La educación es un campo en el que la teoría y la práctica, la cultura y la política se confunden inevitablemente, y donde la investigación y el descubrimiento intelectual se combina con la acción social y política. Sin embargo, no es infrecuente que se produzca una distinción, si no una oposición, entre esos dos aspectos de la educación, y el uso ideológico de la cultura y la ciencia a menudo provoca la "neutralización" de los efectos educativos y políticos del desarrollo cultural y la "justificación" del poder político por teorías domesticadas que, en consecuencia, pueden definirse como "ideologías". Es difícil, dentro de la división y separación tradicional de las disciplinas y campos de investigación cultural, definir todo lo que forma parte de esta "educación", ya que la educación se registra paralelamente al crecimiento de los niños y su escolarización, ya sea en los jardines de infancia o en la universidad.

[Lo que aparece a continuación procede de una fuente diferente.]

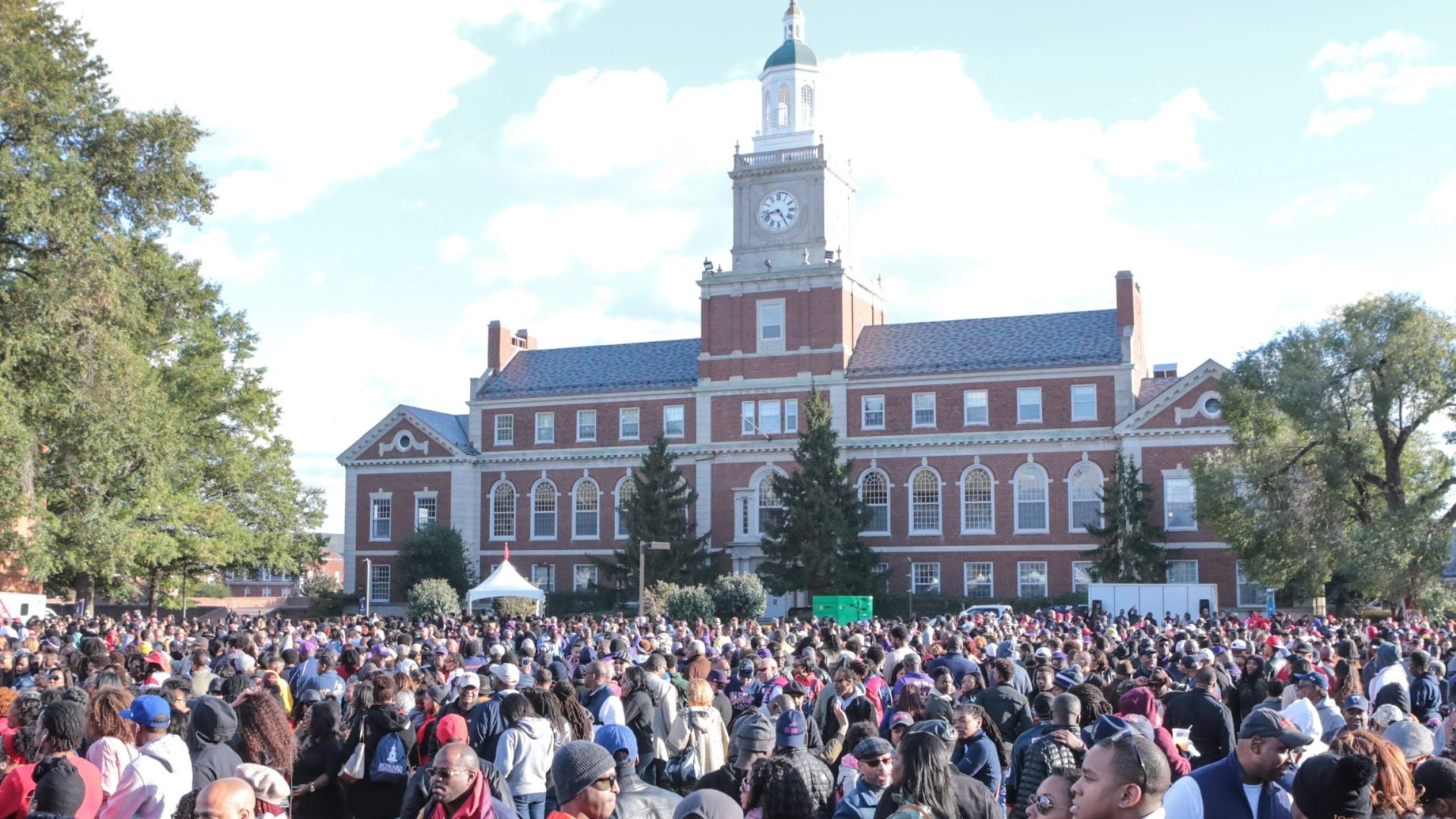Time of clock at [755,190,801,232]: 8:24
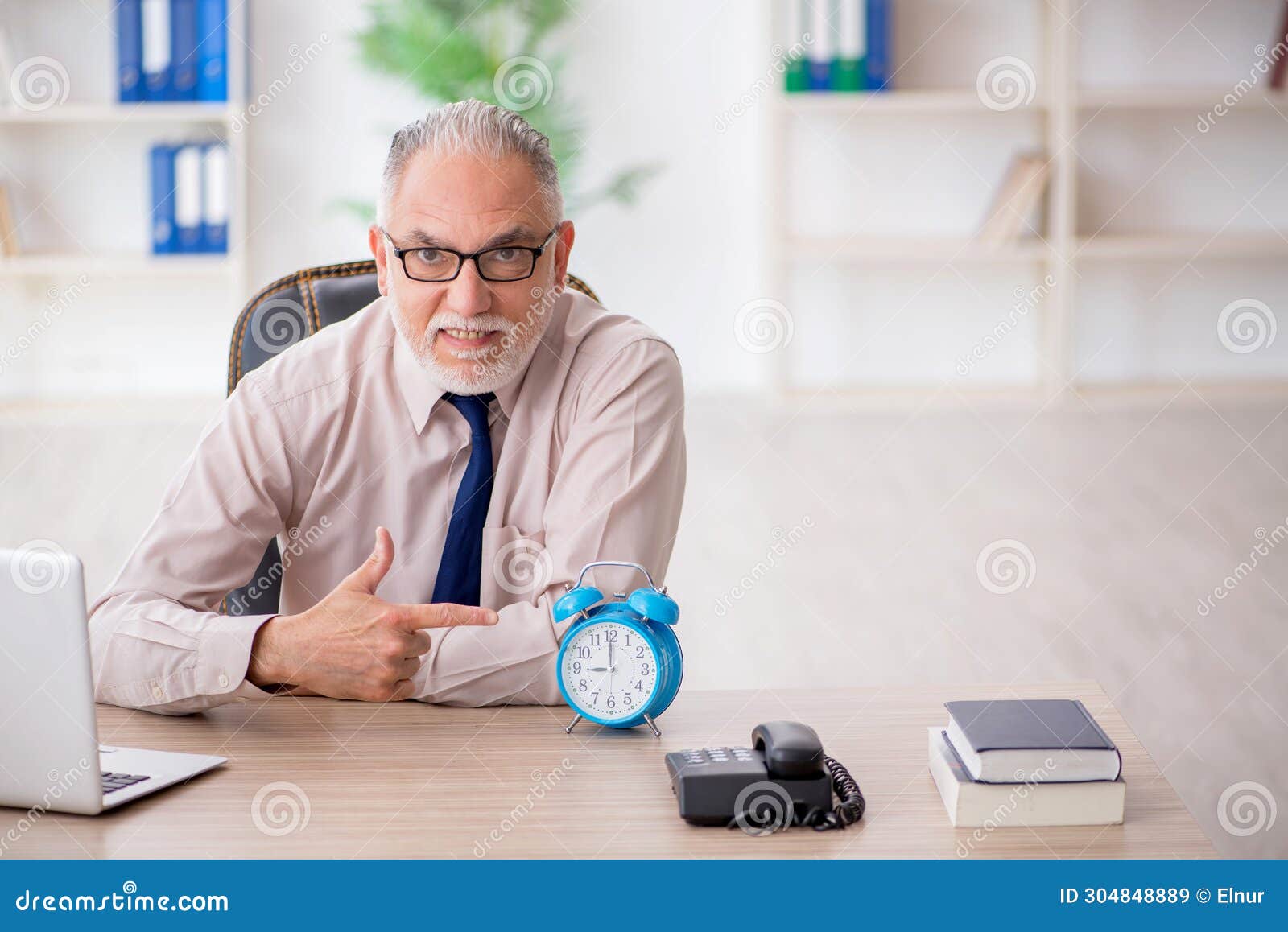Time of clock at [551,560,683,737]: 8:59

Con todo, el perfil de Gramsci como "educador" no se basa en las pocas páginas de sus escritos dedicadas a la escuela y a la educación en un sentido tradicional, sino más bien en el supuesto de que el núcleo del mensaje de Gramsci, e incluso la finalidad de sus escritos son "educativos" en el sentido lato y profundo de la palabra. La infancia y la juventud de Antonio Gramsci coinciden con el primer desarrollo industrial y económico de Italia. A pesar de las particularidades de la sociedad italiana (por ejemplo, las acentuadas diferencias entre el norte y el sur, la variedad de regiones, dialectos y tradiciones, el largo dominio de diversas potencias extranjeras y en último lugar, pero no por ello menos importante, el dominio de la Iglesia Católica, centrada en Roma), a comienzos del siglo XX el mundo industrial y financiero hizo un considerable esfuerzo por "modernizar" la sociedad italiana, basándose en el modelo de los países de Europa central. En el contexto del enfoque "positivista" de la ciencia, la tecnología y la educación, los gobiernos de Giolitti llevaron adelante a la vez una organización científica del trabajo" (es decir, el taylorismo en la producción industrial) y una organización también científica de la cultura y la educación.
 
Durante un breve periodo anterior a la Primera Guerra Mundial, Italia gozó de una paz social aparente, impuesta al final del siglo XIX por gobiernos reaccionarios; la justificación de este periodo era la necesidad de completar las conquistas coloniales, y fueron las grandes masas de italianos del sur que emigraban al extranjero, a América o a Australia, quienes pagaron la factura.